[Excerpts from a spatial dataset]
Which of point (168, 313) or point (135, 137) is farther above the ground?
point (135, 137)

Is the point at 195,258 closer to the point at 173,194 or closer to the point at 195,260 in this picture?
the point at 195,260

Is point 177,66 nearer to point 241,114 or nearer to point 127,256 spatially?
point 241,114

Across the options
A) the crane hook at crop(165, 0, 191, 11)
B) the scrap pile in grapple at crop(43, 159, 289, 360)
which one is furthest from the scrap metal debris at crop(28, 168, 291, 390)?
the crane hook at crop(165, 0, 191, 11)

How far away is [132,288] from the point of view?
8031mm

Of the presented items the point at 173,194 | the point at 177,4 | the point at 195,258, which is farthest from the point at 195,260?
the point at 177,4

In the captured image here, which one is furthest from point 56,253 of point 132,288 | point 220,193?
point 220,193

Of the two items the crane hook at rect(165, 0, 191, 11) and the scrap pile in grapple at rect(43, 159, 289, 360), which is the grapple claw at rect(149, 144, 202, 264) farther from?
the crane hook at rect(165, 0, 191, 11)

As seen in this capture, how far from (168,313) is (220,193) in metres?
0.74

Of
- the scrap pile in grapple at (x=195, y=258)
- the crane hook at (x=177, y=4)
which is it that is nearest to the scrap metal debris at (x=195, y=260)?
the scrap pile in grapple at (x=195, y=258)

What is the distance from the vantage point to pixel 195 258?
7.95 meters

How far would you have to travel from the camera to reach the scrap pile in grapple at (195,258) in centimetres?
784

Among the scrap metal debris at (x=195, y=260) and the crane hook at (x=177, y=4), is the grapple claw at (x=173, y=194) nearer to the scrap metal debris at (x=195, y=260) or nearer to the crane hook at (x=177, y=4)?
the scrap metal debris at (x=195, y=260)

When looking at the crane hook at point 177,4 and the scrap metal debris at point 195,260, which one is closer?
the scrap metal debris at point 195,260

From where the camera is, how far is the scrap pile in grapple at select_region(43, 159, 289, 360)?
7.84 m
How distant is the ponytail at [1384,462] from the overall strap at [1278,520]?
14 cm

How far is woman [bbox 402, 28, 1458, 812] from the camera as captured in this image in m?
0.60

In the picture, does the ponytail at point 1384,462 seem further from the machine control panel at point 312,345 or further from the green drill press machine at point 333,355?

» Prompt: Reproduce only the part of the items that opens with the line containing "As seen in this" and closes with the line containing "7.95 meters", switching "vantage point" to "camera position" and leaving everything else unchanged.

» The result:
As seen in this capture, how far from (168,313) is (220,193) in metres?
0.74

Of
- the scrap pile in grapple at (x=195, y=258)
- the crane hook at (x=177, y=4)
which is it that is nearest to the scrap metal debris at (x=195, y=260)?
the scrap pile in grapple at (x=195, y=258)

What is the distance from the camera position to pixel 195 258?
7.95 meters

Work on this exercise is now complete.